Presenter(s): Estee Beck
Date/time: Saturday, March 16, 9:30-10:45 a.m. (Session L.21)
Presentation: "The Dialogue in the Margins: Examining the Narrative, Roles, and Scripts of Disciplinary Commenting"
Synopsis: Results of IRB-approved intervention study into directive/facilitative commenting practices in WAC graduate student writing course with faculty, student, and researcher.
Presenter(s): Christine Tulley
Date/time: Saturday, March 16, 12:30-1:45 p.m. (Session N.17)
Presentation: "Making Mentoring Work Visible" and "Organizational Mentoring" (as part of the roundtable "Micro-Mentoring and Macro-Mentoring: Advice-Giving as/for Academic Labor")
Synopsis: This roundtable will offer brief topical talks on mentoring and the additional opportunity for participants to network.
Presenter(s): Tina Arduini
Date/time: Saturday, March 16, 12:30-1:45 p.m. (Session N.30)

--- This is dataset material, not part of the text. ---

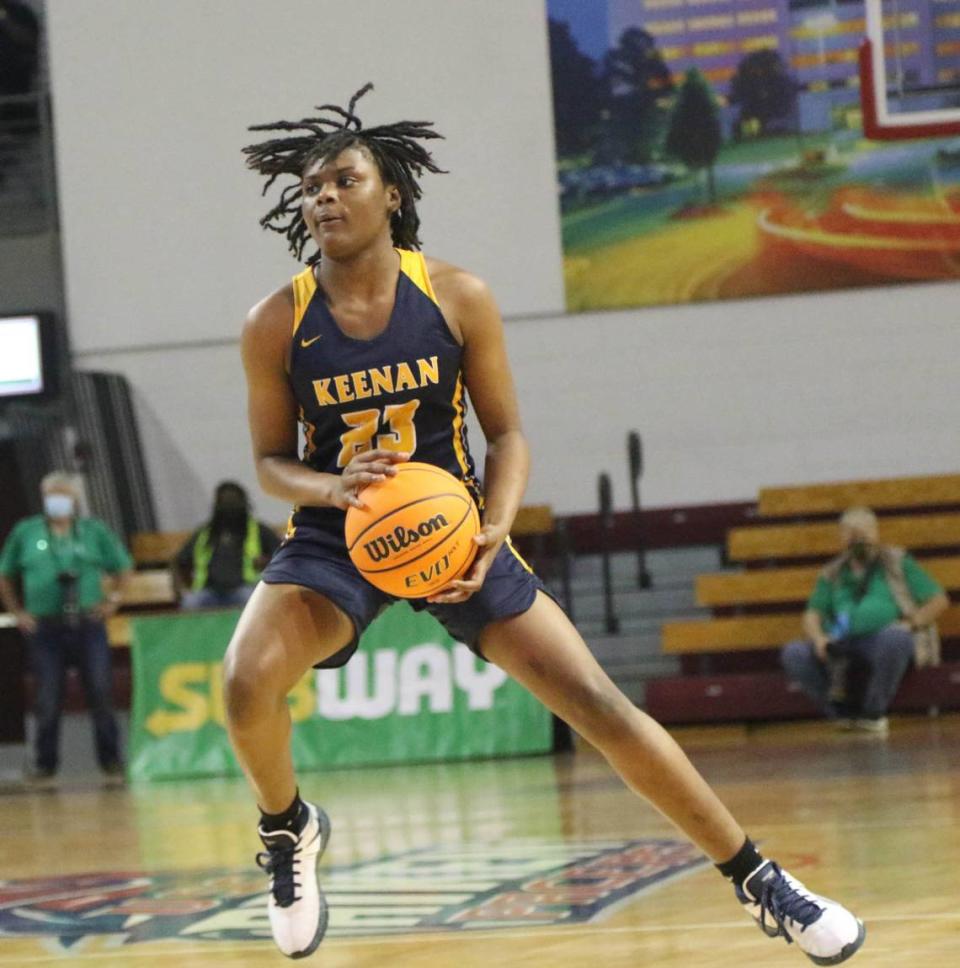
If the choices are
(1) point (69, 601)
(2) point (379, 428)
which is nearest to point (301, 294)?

Presentation: "Grammar Workshopping: The Performance of Rhetorical Grammar in the First-Year Composition Classroom" (as part of the panel "Performance-Composition Approaches: Contract Grading, Jigsaw Teaching, and Rhetorical Choices")
Synopsis: This session prompts composition scholars to consider the affordances and possibilities of a wide range of performance-composition approaches that invite students to explore and choose in writing situations.